Selected text:
---

How many threads does Clojure's pmap function spawn for URL-fetching operations?

6.6k views Asked by At

The documentation on the pmap function leaves me wondering how efficient it would be for something like fetching a collection of XML feeds over the web. I have no idea how many concurrent fetch operations pmap would spawn and what the maximum would be.

4

There are 4 answers

4
Alex Miller On BEST ANSWER

If you check the source you see:

> (use 'clojure.repl)
> (source pmap)
(defn pmap
  "Like map, except f is applied in parallel. Semi-lazy in that the
  parallel computation stays ahead of the consumption, but doesn't
  realize the entire result unless required. Only useful for
  computationally intensive functions where the time of f dominates
  the coordination overhead."
  {:added "1.0"}
  ([f coll]
   (let [n (+ 2 (.. Runtime getRuntime availableProcessors))
         rets (map #(future (f %)) coll)
         step (fn step [[x & xs :as vs] fs]
                (lazy-seq
                 (if-let [s (seq fs)]
                   (cons (deref x) (step xs (rest s)))

---

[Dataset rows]
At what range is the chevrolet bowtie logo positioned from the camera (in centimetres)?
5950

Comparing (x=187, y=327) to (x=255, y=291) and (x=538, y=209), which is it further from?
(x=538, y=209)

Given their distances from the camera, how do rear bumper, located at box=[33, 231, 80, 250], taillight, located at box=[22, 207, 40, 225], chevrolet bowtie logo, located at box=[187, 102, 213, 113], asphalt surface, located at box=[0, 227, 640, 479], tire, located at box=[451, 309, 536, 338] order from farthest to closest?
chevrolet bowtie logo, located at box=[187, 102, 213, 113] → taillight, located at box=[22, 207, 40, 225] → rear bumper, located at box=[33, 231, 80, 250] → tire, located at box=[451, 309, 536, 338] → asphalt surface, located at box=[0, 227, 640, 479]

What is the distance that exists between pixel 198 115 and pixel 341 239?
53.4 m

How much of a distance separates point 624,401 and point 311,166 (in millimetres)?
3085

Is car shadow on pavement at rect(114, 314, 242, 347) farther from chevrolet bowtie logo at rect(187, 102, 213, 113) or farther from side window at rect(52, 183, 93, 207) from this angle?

---

Things to do:
a: Can you retype the Clojure pmap thread starting with "6.6k views Asked" and going on through "maximum would be."?
b: According to the docstring quoted in the Clojure pmap thread, what kind of function is pmap only useful for?
c: Do these statements agree with the Clojure pmap thread? Answer yes or no for each, quoting the words from the thread that decide it. (i) The asker is considering pmap for fetching XML feeds over the web. (ii) pmap realizes its entire result immediately. (iii) The thread has four answers.

Task-by-task outputs:
a:
6.6k views Asked by At

The documentation on the pmap function leaves me wondering how efficient it would be for something like fetching a collection of XML feeds over the web. I have no idea how many concurrent fetch operations pmap would spawn and what the maximum would be.

b: Computationally intensive functions where the time of f dominates the coordination overhead.

c:
(i) Yes: "fetching a collection of XML feeds over the web"
(ii) No: "doesn't realize the entire result unless required"
(iii) Yes: "There are 4 answers"